For a long time, banks and other financial institutions that lend directly to consumers in New Jersey and across the country have enjoyed a kind of loophole that effectively exempted them from regulations pertaining to debt collection practices. The Fair Debt Collection Practices Act is a law that protects debtors from abusive collection practices, but it has previously been applied only to collection agencies and third-party institutions that were not the original lenders.

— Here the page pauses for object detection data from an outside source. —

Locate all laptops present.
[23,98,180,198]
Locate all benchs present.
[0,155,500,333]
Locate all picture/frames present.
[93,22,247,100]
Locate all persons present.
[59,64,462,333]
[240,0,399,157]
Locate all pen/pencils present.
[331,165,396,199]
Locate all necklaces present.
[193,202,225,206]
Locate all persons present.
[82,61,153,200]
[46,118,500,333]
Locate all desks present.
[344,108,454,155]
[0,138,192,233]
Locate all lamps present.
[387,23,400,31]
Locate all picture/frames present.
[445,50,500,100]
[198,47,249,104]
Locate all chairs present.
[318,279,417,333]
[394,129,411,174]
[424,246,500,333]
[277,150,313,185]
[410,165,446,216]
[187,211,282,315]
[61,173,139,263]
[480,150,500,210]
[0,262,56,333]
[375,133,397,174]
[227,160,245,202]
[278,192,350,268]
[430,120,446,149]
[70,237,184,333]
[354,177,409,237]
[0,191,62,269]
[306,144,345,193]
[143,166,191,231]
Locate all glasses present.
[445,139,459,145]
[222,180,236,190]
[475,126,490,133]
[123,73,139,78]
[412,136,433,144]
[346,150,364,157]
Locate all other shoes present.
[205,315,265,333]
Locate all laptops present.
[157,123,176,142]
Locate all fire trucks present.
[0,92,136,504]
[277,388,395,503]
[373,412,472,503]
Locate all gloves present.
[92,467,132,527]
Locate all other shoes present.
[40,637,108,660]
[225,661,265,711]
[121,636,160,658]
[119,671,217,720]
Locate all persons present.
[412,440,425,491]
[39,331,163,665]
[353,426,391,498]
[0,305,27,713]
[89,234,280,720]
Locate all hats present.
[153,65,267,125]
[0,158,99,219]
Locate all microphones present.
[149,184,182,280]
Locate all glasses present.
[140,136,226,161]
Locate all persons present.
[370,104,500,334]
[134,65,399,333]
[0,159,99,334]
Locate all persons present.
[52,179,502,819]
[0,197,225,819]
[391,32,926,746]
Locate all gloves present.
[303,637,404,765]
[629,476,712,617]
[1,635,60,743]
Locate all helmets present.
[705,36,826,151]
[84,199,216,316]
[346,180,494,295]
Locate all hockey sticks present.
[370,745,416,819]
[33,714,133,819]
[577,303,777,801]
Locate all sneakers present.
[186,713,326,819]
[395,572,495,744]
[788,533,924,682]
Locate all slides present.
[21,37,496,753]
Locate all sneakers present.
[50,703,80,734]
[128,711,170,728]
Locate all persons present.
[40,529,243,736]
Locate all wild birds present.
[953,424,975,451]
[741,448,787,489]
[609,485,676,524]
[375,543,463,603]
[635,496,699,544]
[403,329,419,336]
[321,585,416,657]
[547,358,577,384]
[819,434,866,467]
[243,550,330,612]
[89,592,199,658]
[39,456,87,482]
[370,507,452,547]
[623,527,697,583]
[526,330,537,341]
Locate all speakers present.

Now federal regulators are working to close the loophole and crack down on direct lenders like JPMorgan Chase and Capital One, as well as department stores like Macy’s. These businesses have allegedly used unfair collection practices, such as repeated phone calls. One consumer says that up to four collections calls a day from Macy’s caused him extreme stress that exacerbated his health problems.
The Dodd-Frank law gave the Consumer Financial Protection Bureau the right to crack down on the lenders who have exploited the loophole to avoid rules about fair collection practices. The bureau will be going after direct lenders that use abusive, misleading or unfair means to collect. These tactics are illegal, regardless of who is trying to collect, according to a spokesperson for the bureau. Regulators are especially keeping an eye out for flawed or fraudulent paperwork pertaining to debt and recently found an error rate of nine percent in monetary judgments at JPMorgan Chase.
The false paperwork is a concern, especially for consumers who have credit card debt. When sued for credit card debt, few debtors defend themselves or even show up in court, so about 95 percent of the cases are won by the creditor. Since the judgment can last for decades, a bankruptcy attorney may be able to help consumers from stopping their wages from being garnished.